Has to be seen to be believed!

Here is the link:

https://www.adelaidenow.com.au/news/south-australia/health-minister-mark-butler-pulls-dad-dancing-moves-on-the-karaoke-stage/news-story/57205644136058d80690629075661808

David.


Thursday, October 26, 2023

It Looks Like The Aged-Care Health IT Sector Is Due For Some Major Rationalisation.

This appeared last week:

Use of clinical software differs greatly among providers

Natasha EganOctober 19, 2023

A research project led by the aged care sector’s technology peak body has identified high rates of data duplication, the need for standardised terminology and almost 300 unique clinical software vendors in residential aged care.

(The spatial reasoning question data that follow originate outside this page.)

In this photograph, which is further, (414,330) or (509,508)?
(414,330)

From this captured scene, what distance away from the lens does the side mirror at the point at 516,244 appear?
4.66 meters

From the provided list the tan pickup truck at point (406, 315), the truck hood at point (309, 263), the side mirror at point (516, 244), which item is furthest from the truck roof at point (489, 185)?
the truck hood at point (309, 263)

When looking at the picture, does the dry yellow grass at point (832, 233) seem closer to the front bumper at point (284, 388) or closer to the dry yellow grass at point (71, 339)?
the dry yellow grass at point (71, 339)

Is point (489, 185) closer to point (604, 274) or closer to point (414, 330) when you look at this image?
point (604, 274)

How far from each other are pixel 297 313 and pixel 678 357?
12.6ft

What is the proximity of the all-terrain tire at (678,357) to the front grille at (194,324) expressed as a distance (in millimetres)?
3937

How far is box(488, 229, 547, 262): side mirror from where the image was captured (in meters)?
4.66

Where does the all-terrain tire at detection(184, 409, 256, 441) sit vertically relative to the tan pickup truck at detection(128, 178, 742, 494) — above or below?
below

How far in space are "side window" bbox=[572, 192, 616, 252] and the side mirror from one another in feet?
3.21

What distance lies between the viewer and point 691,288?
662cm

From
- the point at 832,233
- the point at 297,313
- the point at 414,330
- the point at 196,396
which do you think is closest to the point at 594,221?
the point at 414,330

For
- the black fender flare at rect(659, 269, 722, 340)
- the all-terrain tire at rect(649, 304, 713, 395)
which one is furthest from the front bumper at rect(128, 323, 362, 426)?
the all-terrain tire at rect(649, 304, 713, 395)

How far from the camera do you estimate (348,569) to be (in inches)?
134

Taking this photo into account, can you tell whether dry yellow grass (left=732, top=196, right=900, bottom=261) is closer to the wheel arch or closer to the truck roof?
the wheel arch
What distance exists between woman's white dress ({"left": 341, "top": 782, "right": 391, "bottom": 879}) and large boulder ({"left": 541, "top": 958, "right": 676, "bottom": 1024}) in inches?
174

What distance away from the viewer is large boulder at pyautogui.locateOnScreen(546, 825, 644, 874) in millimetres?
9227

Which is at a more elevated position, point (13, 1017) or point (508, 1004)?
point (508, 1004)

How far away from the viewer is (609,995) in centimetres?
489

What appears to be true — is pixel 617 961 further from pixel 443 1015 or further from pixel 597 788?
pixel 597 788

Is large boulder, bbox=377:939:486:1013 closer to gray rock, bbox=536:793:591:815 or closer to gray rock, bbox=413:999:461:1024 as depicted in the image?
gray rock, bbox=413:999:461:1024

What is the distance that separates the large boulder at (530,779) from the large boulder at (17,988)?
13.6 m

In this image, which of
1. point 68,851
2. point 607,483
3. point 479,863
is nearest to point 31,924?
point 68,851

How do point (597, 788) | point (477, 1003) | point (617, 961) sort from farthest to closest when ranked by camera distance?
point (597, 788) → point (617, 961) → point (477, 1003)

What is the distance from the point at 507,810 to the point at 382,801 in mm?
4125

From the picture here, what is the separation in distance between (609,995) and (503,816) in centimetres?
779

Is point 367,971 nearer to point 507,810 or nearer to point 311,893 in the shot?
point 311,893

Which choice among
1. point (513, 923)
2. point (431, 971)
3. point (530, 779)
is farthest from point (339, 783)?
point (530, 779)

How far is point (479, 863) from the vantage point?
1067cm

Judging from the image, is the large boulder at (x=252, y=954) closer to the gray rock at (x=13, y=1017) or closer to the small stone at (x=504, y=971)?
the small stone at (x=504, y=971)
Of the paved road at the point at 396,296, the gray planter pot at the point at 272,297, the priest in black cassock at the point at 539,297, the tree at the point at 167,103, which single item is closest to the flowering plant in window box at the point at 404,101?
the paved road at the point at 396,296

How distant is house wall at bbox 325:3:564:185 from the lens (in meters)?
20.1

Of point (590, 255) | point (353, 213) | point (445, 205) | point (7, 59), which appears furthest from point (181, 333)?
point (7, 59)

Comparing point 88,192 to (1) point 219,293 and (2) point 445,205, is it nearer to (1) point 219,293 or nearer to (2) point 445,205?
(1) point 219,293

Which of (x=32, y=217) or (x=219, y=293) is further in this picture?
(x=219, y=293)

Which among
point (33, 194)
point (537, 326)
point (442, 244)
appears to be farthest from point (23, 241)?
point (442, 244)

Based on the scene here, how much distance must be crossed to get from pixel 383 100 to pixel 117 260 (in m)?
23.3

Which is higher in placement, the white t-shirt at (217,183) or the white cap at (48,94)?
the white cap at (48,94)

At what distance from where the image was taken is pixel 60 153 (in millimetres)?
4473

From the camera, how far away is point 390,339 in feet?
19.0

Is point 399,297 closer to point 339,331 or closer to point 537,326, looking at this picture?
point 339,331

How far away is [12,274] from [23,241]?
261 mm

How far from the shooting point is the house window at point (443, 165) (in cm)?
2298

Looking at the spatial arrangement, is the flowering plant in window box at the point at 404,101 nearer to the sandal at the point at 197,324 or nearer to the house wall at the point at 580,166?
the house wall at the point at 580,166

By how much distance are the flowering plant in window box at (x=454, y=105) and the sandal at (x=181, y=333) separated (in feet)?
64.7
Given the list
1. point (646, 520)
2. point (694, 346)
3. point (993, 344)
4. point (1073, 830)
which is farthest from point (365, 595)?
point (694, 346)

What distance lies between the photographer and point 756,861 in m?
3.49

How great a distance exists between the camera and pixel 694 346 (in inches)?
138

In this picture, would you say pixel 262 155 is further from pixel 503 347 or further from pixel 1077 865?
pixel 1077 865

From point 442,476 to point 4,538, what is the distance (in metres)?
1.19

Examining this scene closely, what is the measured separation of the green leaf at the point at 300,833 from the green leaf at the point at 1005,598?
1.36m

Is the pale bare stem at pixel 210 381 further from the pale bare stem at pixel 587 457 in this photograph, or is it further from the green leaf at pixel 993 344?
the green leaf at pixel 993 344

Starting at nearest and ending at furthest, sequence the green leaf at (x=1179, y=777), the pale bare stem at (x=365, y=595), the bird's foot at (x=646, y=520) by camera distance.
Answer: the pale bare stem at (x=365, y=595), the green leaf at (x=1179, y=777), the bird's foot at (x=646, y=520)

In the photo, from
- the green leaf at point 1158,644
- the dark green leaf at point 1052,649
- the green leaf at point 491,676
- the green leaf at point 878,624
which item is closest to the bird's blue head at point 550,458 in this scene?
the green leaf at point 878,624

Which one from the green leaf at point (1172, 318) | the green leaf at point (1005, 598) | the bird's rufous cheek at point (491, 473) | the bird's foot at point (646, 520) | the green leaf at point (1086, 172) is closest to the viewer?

The report Residential Aged Care Use of Clinical Care Systems produced by the Aged Care Industry Information Technology Council in collaboration with the Australian Digital Health Agency was released on Thursday. It identifies the need for aged care providers to develop comprehensive data-related policies and procedures as they move to implement the royal commission’s recommendation for the universal adoption of digital clinical care technology and the My Health Record.

“First of all, the exciting thing about the report is it’s the first time we’ve had a chance to actually look at what software is in place and how it’s used end to end,” ACIITC chair Dr George Margelis told Australian Ageing Agenda on the sidelines of the Aged Care Transformation stream at Victorian Healthcare Week in Melbourne on Thursday.

“The standout finding is the heterogeneity – the differences between providers in what they’re using and how they’re using it – the lack of standardisation, not just around data but around processes, and also the fragmentation.”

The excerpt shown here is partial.